## Given task
Rewrite the listing from the line containing "What spatial separation" through the line containing "[36,137], [5,141], [194,53], [163,152]", changing "camera" to "viewer" and keeping everything else the same.

## Spatial relationship listing
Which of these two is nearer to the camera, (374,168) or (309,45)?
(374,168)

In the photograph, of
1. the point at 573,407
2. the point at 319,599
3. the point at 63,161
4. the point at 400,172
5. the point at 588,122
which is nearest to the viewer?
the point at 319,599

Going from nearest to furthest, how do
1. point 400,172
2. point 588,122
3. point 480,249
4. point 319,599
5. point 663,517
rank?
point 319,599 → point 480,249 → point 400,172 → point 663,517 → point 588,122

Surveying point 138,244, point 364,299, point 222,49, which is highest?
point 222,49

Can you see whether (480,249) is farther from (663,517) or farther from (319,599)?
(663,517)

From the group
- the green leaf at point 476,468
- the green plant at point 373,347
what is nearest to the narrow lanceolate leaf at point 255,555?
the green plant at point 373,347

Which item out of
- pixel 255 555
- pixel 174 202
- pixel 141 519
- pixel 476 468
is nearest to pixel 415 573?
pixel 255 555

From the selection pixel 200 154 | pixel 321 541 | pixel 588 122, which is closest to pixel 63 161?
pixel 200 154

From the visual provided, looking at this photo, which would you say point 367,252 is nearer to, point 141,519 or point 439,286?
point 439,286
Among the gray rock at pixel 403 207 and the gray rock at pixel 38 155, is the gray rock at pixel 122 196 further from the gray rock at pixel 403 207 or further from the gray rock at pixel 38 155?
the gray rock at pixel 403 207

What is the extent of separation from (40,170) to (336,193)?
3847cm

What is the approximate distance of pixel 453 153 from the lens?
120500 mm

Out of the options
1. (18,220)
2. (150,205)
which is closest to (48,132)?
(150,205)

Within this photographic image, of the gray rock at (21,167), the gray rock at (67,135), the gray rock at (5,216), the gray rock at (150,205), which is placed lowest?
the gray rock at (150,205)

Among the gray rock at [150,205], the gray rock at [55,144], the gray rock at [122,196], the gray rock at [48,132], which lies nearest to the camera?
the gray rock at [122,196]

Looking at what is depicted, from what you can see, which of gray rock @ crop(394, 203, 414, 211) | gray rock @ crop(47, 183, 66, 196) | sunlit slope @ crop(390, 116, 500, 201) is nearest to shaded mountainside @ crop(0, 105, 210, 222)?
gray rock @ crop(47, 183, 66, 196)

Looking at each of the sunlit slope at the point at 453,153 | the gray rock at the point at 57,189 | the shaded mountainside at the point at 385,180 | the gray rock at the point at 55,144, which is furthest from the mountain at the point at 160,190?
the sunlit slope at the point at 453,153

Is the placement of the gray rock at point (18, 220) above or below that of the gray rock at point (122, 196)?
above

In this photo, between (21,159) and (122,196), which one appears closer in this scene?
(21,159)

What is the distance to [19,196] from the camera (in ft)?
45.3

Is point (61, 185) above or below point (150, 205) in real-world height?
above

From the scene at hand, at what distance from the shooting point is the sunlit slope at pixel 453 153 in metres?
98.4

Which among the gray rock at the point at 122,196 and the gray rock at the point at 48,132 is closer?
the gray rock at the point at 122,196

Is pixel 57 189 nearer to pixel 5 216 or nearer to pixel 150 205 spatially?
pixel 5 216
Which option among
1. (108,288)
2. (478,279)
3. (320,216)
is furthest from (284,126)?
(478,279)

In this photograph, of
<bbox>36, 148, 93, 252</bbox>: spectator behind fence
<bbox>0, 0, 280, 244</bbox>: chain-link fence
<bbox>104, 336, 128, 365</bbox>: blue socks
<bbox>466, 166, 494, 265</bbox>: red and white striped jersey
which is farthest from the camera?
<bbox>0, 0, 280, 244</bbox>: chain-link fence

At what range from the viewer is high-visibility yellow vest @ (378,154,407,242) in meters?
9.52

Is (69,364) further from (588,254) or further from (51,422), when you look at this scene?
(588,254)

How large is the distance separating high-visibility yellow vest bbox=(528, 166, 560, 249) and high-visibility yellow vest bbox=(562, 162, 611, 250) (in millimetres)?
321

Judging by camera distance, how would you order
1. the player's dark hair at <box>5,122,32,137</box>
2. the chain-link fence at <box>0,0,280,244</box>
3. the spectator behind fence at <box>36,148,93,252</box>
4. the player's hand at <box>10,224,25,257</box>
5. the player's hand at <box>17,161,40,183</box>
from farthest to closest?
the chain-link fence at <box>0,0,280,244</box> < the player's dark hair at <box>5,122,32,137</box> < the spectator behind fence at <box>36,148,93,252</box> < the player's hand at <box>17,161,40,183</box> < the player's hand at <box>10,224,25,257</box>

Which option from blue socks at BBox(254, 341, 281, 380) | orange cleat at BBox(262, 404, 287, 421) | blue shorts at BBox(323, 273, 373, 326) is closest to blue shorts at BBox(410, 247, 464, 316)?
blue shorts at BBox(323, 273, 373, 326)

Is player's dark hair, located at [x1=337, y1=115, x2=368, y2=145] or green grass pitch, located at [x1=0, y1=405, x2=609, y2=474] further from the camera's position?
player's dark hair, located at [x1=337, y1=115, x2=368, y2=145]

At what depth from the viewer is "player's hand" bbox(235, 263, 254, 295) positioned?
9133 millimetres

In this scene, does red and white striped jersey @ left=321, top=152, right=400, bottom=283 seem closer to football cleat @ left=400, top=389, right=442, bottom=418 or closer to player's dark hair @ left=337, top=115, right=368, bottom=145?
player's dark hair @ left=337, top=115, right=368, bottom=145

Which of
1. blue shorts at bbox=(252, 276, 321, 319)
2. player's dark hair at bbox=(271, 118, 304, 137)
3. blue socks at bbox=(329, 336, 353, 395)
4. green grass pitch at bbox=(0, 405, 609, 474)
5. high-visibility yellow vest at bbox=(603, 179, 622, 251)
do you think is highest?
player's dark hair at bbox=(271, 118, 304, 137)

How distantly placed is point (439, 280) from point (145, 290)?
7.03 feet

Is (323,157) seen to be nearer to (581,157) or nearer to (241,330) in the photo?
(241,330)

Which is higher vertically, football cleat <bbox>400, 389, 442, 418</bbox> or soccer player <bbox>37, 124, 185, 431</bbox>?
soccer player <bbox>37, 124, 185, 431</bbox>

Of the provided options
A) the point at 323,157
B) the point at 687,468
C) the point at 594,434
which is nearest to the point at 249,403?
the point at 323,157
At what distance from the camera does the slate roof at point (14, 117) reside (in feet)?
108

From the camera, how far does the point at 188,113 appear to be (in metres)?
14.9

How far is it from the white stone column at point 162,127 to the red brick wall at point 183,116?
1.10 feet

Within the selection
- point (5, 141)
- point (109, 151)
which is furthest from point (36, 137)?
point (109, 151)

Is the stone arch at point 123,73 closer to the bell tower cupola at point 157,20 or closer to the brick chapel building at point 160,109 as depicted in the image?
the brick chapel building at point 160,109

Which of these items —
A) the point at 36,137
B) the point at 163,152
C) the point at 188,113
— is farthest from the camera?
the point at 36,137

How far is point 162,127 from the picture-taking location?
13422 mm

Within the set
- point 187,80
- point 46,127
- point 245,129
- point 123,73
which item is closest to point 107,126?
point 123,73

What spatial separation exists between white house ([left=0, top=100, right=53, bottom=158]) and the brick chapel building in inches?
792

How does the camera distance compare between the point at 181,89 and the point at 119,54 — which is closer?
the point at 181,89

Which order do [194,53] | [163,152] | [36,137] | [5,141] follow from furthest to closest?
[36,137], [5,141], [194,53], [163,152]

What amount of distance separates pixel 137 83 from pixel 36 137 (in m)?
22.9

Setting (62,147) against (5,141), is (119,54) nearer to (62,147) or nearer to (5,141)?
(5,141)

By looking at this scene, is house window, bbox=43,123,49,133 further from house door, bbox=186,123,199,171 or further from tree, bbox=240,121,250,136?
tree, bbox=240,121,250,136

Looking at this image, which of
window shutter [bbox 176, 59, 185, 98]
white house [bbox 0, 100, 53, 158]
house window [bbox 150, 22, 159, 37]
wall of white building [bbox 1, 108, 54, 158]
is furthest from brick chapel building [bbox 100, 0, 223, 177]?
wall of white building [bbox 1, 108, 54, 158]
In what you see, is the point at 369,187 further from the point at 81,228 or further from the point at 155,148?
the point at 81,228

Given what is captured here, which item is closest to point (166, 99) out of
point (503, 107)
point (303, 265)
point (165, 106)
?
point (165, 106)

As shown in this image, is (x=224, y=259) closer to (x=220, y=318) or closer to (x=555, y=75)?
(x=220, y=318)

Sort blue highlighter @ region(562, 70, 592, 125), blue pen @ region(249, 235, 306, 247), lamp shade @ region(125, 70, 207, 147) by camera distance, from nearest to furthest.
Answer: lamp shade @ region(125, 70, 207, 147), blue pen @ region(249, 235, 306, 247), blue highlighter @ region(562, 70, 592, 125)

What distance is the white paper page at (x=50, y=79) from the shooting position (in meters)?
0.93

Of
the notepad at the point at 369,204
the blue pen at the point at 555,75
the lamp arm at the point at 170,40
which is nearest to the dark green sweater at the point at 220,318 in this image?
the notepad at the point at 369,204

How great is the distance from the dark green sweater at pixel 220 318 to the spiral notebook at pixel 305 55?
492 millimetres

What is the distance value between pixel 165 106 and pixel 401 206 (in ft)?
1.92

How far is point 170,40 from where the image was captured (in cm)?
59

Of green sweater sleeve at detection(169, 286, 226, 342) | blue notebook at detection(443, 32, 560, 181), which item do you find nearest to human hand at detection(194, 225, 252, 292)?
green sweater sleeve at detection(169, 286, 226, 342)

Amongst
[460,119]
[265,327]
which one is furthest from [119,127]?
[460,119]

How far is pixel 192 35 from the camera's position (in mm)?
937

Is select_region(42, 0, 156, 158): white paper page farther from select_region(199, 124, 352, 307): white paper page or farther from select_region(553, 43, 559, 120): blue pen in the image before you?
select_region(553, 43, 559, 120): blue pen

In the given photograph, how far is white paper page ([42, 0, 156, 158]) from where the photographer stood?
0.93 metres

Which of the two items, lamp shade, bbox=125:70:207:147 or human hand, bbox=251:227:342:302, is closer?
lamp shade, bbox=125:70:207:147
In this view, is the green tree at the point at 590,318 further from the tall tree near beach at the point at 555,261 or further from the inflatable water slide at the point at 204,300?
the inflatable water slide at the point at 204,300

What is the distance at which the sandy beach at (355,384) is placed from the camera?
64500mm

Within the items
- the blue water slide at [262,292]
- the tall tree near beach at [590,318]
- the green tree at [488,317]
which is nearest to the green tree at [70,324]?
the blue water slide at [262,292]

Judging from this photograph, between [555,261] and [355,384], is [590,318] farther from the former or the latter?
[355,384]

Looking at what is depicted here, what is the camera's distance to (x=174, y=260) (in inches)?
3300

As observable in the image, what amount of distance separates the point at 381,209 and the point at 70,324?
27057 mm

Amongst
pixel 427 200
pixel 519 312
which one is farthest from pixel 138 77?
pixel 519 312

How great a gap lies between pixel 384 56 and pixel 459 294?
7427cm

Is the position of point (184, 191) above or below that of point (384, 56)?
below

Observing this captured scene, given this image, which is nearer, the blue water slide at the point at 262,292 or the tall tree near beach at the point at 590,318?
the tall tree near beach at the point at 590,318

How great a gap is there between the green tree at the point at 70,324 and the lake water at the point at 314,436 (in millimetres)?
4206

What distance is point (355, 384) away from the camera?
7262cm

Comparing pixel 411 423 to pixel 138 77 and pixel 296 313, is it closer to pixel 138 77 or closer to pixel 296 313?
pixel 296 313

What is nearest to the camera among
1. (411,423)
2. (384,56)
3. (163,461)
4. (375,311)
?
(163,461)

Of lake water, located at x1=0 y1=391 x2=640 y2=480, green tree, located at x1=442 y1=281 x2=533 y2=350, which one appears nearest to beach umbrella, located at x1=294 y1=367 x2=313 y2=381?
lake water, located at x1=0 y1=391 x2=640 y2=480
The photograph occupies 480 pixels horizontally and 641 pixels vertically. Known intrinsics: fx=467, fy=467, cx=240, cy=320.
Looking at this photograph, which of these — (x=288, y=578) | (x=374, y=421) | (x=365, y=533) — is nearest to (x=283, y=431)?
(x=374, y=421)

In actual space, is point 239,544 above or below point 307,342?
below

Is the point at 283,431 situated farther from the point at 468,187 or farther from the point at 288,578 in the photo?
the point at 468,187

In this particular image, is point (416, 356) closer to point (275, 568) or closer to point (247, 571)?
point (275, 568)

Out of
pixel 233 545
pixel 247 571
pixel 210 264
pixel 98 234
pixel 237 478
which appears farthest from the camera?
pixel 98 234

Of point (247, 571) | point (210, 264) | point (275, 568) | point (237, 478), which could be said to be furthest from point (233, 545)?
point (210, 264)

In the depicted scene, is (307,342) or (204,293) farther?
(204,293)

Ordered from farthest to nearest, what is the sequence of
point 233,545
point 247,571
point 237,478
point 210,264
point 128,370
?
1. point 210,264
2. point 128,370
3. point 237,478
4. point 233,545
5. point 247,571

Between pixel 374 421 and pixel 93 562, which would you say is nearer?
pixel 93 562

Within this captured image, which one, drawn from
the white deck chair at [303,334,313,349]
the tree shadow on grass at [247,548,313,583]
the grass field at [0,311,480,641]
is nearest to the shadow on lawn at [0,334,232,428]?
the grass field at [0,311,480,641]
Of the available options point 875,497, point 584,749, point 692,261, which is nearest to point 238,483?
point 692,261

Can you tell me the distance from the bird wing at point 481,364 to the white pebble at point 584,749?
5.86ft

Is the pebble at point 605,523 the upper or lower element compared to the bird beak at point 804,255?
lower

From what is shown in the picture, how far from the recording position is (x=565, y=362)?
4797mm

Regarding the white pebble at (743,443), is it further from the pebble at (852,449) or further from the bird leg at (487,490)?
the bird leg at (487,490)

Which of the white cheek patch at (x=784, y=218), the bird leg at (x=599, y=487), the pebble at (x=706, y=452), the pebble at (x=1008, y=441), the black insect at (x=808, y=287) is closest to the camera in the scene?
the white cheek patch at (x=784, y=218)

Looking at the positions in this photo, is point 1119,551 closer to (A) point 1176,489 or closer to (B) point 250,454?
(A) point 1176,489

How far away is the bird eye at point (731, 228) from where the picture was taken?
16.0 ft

## Exercise result
What spatial separation exists between white house ([left=0, top=100, right=53, bottom=158]) and the brick chapel building in inches?
792

How does the viewer distance compare between the point at 181,89 and the point at 119,54 — which is closer?
the point at 181,89

Which order do [194,53] | [163,152] | [36,137] | [5,141] follow from furthest to closest?
[36,137], [5,141], [194,53], [163,152]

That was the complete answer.